Date: May 3, 2022
Recent aggressive antitrust enforcement activity from the DOJ warrants re-evaluating whether existing corporate compliance programs adequately address organizational and individual antitrust risk. In particular, the DOJ is focusing more acutely on wages, wage fixing, non-compete agreements and related HR issues. These developments will require substantial engagement by the full compliance committee, including the chief legal officer and chief compliance officer, both of whom are the primary corporate members of the committee.
Beyond merger enforcement
Growth and M&A-minded businesses are already well aware of the watchdog agency’s heightened scrutiny of horizontal and vertical acquisitions and expansion. However, the new enforcement activity in question introduces an entirely new focus. That is, the DOJ is taking an aggressive approach to applying both the Sherman and Clayton antitrust acts in new and novel ways.
Specifically, the DOJ is investigating a broad spectrum of individual and organizational conduct traditionally perceived to be within the realm of corporate operations. In particular, the DOJ is looking into conduct perceived to violate antitrust laws as they pertain to labor markets. This includes deep dives into “no poach” employment clauses or wage-fixing agreements.
Most businesses and their compliance teams understand the risks of antitrust actions and that violations can lead to criminal penalties. But HR departments may not regularly interact with a company’s legal and compliance departments in an antitrust context. This means businesses may find themselves facing new compliance risks in new areas amid managers unfamiliar with antitrust rules, signaling the need for compliance committees to act.
Then of additional interest to compliance committees — and nominating and governance committees — is the federal government’s renewed focus on enforcing Section 8 of the Clayton Act, along with certain other prohibitions against interlocking directorships. Note the April 4 comments of Assistant Attorney General Jonathan Kanter, chief of the DOJ’s antitrust division. In those comments, Kanter expressed the government’s expanded commitment to enforcing prohibitions against interlocking directorships involving competitors, beyond those identified through government review of mergers and acquisitions.
Outcomes remain uncertain
It is important to note that this new and aggressive application of Sherman Act criminal provisions pertaining to how companies engage with their workers began in the latter stages of the Obama Administration and continued under the Trump Administration. However, given a high-profile focus on the promotion of competition in the American economy, the trend is accelerating in the Biden Administration.
Still, the success of such activity remains uncertain. Notably, the DOJ recently lost two high-profile criminal cases involving allegations that corporate defendants and individuals colluded to restrict workers’ pay and mobility, such as conspiring with other companies not to recruit each other’s senior-level employees.
These are landmark decisions that indicate the DOJ’s aggressive approach may not hold sway with criminal courts. However, even amid these setbacks, the DOJ is not likely to lose its resolve to prosecute such allegations. Rather, what this may prompt is a re-evaluation of the process by which it selects cases to pursue.

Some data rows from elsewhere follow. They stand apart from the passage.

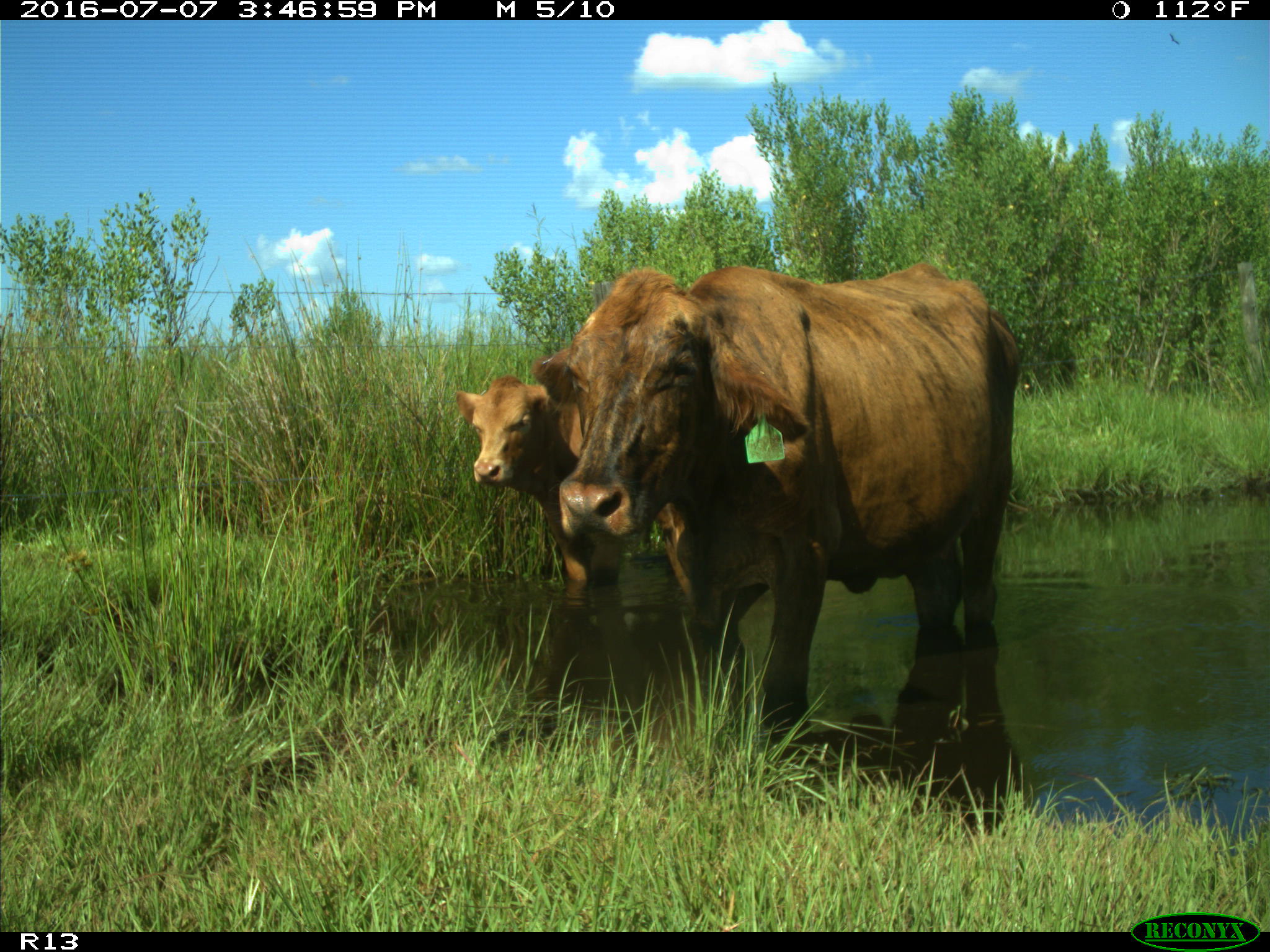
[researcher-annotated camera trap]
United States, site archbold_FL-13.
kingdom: Animalia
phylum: Chordata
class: Mammalia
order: Artiodactyla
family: Bovidae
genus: Bos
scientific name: Bos taurus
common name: domestic cow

Whether the DOJ finds success with its prosecutions, businesses face heightened risk. All such enforcement activity is a reminder that compliance programs need to promote compliance with all laws affecting the corporation and not just those laws of primary application to the company’s business model. As such, the new enforcement activity should capture the focus of the compliance committee.
Time for an antitrust checkup
In response, corporate compliance teams will find there’s much to be done. Key antitrust-related compliance enhancements could include updated or entirely new guidelines on areas of civil and criminal antitrust enforcement now understood to be the focus of the new, aggressive government scrutiny.
Other steps to consider include:
Worth noting is the increased willingness of enforcement agencies (particularly the DOJ’s antitrust division) to consider the quality of a company’s antitrust compliance program as a mitigating factor in making a prosecution decision and/or in proposing a sentence.
Including antitrust law provisions in the compliance program may help a company detect potential violations at an early stage and position the organization to further benefit from the DOJ’s antitrust division’s leniency policy. This policy gives the first company to self-report criminal wrongdoing and cooperate with the division’s investigation immunity from prosecution, plus limits damages in any follow-on civil proceedings.
Recent changes to this policy underscore the promptness component in awarding leniency. This may be worth particular attention from the compliance committee, to underscore the need for corporate governance to take an active role in compliance and not overly defer to management. Prompt action by governance teams can help protect against any government inference that the company dithered upon learning of a potential antitrust violation.
The ultimate message to the compliance committee, which can be delivered by the general counsel and the chief compliance officer, is that this shift in the DOJ’s attitude toward labor market antitrust issues merits action. Businesses must reassess their exposure and their response to heightened DOJ investigation and enforcement in antitrust.